La ofensa a la memoria: pactos que trituran la dignidad de las víctimas
Aznar interpela al país desde el homenaje a Manuel Giménez contra los acuerdos con Bildu

Redacción · Más España


Hay ocasiones en que la historia reclama voz alta y sin circunloquios. El homenaje por el 25º aniversario de la muerte de Manuel Giménez —asesinado por ETA en 2001— se convirtió en una tribuna donde José María Aznar articuló esa voz: firme, acusadora y orientada a preservar la memoria de las víctimas.
Aznar no se limitó a eludir el presente: lo diagnosticó. Señaló que "se está utilizando la autoridad administrativa para conceder permisos que alcanzan efecto inmediato antes de que la Fiscalía está en condiciones de recurrirlos" y advirtió que "la política penitenciaria no puede convertirse bajo ningún concepto en la moneda de cambio con que obtener apoyos parlamentarios". No son metáforas neutras; son advertencias sobre el riesgo de instrumentalizar el Derecho y la pena en función de alianzas políticas.
Fue también contundente al ligar decisiones presentes con consecuencias políticas: "sin ETA, Bildu no tendría los escaños para hacer presidente a Pedro Sánchez". Esa afirmación, pronunciada en el acto, no es una flamboyante hipérbole sino una observación destinada a subrayar la responsabilidad política que, según Aznar, deriva de los apoyos parlamentarios y de los pactos que emergen de ellos.
Aznar denunció, en términos categóricos, lo que entiende por una "demolición" de la arquitectura política y jurídica levantada para combatir el terrorismo: una obra construida junto al PSOE y que, en su opinión, sufre hoy un proceso de desmantelamiento. Reivindicó la necesidad de denunciar que "el gobierno y sus socios han decidido acortar la condena a los terroristas y porque Bildu gobierna en España"; y rechazó, con la energía de quien custodia una memoria herida, que se pretenda "reescribir la historia" o difuminar culpas.
La apelación a la memoria democrática fue el hilo conductor. Aznar avisó contra quien, a su juicio, intenta "cancelar a las víctimas asesinadas por ETA como referencia democrática prioritaria" y reclamó reivindicar el "significado político" de las víctimas como Manuel Giménez para "deslegitimar las coartadas póstumas de la banda terrorista y atajar la impunidad histórica a la que aspiran sus regatarios".
No estaban solos en esas afirmaciones: en el acto también intervinieron Luisa Fernanda Rudi y Gustavo Alcalde, que remarcaron que "el PSOE hoy no tiene nada que ver con el que pactábamos codo con codo contra el terrorismo", y Jorge Azcón, que recordó que "ETA fue una banda de asesinos y miserables" y subrayó la urgencia de evitar que la historia se reescriba.

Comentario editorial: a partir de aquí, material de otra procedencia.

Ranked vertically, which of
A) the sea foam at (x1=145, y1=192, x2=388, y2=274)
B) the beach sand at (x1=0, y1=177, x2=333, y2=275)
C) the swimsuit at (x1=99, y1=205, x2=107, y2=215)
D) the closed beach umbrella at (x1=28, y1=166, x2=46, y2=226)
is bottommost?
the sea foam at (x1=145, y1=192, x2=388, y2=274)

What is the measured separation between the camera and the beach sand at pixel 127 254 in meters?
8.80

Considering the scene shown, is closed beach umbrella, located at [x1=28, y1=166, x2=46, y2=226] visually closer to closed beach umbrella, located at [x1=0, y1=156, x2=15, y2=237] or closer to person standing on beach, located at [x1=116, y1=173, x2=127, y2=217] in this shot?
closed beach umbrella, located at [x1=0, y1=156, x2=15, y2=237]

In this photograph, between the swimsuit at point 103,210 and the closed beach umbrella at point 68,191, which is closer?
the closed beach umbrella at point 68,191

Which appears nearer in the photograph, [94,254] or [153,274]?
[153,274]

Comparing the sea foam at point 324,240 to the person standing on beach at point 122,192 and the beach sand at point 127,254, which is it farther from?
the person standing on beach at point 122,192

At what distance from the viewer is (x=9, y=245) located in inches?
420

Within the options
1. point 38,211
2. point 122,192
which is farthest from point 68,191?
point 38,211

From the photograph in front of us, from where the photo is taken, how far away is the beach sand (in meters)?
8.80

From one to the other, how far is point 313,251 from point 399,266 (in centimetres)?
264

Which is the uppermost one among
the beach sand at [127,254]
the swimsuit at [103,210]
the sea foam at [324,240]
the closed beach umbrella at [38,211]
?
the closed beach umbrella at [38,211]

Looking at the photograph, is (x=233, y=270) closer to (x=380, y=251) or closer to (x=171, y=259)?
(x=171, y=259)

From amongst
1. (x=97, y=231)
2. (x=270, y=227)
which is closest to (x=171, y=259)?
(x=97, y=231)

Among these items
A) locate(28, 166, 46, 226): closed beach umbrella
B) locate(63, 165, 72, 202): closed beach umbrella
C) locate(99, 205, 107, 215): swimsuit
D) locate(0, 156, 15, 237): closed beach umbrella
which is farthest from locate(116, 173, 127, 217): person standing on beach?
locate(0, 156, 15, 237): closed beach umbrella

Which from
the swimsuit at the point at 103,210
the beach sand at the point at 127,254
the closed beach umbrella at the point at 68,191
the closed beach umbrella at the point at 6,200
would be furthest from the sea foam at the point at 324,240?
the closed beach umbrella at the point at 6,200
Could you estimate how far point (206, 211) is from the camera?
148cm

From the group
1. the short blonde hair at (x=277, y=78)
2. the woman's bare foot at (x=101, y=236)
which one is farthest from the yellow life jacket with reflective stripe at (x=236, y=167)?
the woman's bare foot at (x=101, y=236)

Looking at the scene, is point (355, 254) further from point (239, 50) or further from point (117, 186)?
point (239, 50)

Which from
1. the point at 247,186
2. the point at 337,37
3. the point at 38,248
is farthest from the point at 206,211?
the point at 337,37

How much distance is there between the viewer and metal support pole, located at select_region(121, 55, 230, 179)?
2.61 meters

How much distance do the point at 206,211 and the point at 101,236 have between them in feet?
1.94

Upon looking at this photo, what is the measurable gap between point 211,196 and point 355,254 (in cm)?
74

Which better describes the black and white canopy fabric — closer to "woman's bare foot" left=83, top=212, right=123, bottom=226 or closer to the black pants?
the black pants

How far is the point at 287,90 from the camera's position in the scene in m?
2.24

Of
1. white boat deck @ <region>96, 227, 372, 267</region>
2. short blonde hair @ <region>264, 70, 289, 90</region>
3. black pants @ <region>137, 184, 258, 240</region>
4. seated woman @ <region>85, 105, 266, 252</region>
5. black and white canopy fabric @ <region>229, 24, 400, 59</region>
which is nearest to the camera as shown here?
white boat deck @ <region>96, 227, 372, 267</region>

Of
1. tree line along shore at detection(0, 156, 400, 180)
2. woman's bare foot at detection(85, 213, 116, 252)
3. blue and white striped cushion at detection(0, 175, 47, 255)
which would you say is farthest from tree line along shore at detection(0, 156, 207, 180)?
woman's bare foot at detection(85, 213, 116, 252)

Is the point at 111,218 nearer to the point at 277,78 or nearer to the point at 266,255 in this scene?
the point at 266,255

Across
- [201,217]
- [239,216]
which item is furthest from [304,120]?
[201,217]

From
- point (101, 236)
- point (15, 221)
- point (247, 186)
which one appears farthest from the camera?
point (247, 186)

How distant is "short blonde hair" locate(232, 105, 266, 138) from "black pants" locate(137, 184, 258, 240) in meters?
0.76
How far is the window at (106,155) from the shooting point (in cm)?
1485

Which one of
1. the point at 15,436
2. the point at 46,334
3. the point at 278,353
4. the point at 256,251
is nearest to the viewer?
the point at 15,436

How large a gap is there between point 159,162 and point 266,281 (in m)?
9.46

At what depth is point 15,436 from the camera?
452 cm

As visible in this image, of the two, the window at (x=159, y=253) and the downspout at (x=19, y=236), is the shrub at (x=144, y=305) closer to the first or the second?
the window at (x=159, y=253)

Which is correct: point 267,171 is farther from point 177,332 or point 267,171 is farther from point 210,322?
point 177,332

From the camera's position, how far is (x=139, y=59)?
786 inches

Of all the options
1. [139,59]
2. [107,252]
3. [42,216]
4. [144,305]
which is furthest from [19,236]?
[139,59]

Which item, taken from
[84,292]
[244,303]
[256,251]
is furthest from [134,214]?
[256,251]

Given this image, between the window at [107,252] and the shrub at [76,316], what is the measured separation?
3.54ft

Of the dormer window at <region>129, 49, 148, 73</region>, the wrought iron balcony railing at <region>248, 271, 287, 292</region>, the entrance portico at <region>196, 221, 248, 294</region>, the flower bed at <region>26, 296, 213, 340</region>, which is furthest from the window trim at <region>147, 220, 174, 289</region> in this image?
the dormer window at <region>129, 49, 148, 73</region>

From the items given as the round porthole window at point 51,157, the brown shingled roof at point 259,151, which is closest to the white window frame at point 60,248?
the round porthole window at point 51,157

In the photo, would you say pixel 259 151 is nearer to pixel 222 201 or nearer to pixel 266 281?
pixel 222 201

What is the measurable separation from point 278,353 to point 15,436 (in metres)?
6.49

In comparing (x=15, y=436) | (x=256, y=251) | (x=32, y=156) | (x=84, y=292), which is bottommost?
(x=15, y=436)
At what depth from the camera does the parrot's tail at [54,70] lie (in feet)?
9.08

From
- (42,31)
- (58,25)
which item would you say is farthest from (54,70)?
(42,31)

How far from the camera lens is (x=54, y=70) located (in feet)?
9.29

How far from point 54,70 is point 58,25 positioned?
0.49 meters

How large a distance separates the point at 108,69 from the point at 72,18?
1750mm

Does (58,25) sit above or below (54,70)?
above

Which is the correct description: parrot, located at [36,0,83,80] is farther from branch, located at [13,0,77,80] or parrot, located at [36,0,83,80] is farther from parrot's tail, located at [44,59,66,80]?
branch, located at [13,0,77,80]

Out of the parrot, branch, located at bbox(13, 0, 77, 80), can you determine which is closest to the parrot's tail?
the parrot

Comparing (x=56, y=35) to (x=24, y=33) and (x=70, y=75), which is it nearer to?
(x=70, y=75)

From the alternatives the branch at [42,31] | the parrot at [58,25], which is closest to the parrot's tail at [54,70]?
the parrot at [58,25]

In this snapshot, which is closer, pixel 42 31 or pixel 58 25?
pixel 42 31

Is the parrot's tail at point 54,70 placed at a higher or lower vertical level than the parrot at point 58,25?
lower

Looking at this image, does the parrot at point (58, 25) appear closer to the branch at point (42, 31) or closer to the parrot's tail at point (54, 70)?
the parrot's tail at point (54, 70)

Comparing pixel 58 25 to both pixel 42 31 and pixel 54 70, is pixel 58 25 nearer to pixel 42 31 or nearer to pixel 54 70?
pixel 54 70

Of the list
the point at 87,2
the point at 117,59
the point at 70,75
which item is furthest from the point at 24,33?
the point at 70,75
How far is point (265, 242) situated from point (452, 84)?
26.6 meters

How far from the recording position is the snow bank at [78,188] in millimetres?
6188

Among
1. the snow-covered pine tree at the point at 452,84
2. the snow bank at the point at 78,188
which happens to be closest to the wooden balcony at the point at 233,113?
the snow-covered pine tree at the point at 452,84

La política, como el recuerdo de una tragedia, exige claridad moral. Si la administración de permisos penitenciarios y la negociación parlamentaria alteran la percepción pública sobre el castigo y la responsabilidad, el debate deja de ser técnico y se convierte en cuestión de decencia histórica. El homenaje a Manuel Giménez, 25 años después, reclamó precisamente eso: que la democracia sostenga la mirada de las víctimas y no permita que su tributo sea moneda de cambio.
Quien pretenda silenciar esta exigencia encontrará resistencia no en palabras neutras, sino en la insistencia de quienes creen que la memoria democrática no es un ornamento sino la columna vertebral de la convivencia política. El acto en Zaragoza fue, en ese sentido, una llamada a no permitir que la política borre lo que la violencia de ETA dejó inscrito en la historia del país.